Trina winced when she thought about the thermometer piercing flesh that wasn’t, in fact, dead.

“So explain to me how they got up and walked,” the captain said.

“We have it on camera, sir,” Trina chimed in, drawing his jowly glare. “We’re thinking that there must have been some sort of drug involved. Something that lowered their heartrates and their body temperatures and made them seem dead.”

He grunted. “You expect me to believe that?”

“Do you have any better theories?” she countered. Respectfully – she hoped.

His brows dropped low over his eyes and he exhaled in an unhappy rush. He didn’t reprimand her, though; swiveled his chair back toward the computer and sighed. “Fuck it. Whatever it is, we need it cleared up before the press conference.”

“Press conference?” Trina and Harvey asked at the same time. Trina glanced over and saw her own mounting panic reflected in the ME’s eyes.

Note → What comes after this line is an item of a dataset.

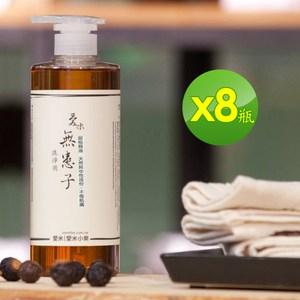 愛米 - 天然無患子萬用清潔劑x8瓶 - IM-SOAPBERRY-0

“Yeah,” Captain Abbot said with another angry grunt. When he got worked up, the man sounded like a water buffalo. “The commissioner wants to ‘get in front of the panic.’ Whatever the fuck that means. Goddamn mayor’s gonna be there and everything.”

“The mayor?” Trina asked. “Really?”

“The asshole himself.”

Trina swapped another look with Harvey.

“Will you need us there?” Harvey asked.

“Nah.” The captain waved at them, his usual dismissal. “But figure this shit out, yeah?”

“Yes, sir,” they chorused, and escaped out into the bullpen.

Where Trina saw that a bright-haired visitor awaited her at her desk, spinning slow circles in her swivel chair, pale eyes tracking across the crowded, chaotic room.

Damn it. She’d told Sasha to wait outside.

“Trina,” Harvey started, voice tired, and then she caught sight of Sasha. “Hey, isn’t that the guy you and Webb brought to the morgue last night?”

“Yeah.”

“Right,” Harvey said, her calm deliberate. “And he is?”

“It’s a very long story.”

“Cliff’s Notes, then.”

On his next spin, Sasha spotted Trina standing outside the captain’s door and smiled wide enough to show the too-sharp points of his canines. Beside her, Harvey jerked a little; just a quick movement that she immediately smoothed away. Whether she’d reacted to seeing his fangs, or was simply struck by the combination of almost-glowing blue eyes and his completely guileless face, Trina didn’t know. It was all rather shocking.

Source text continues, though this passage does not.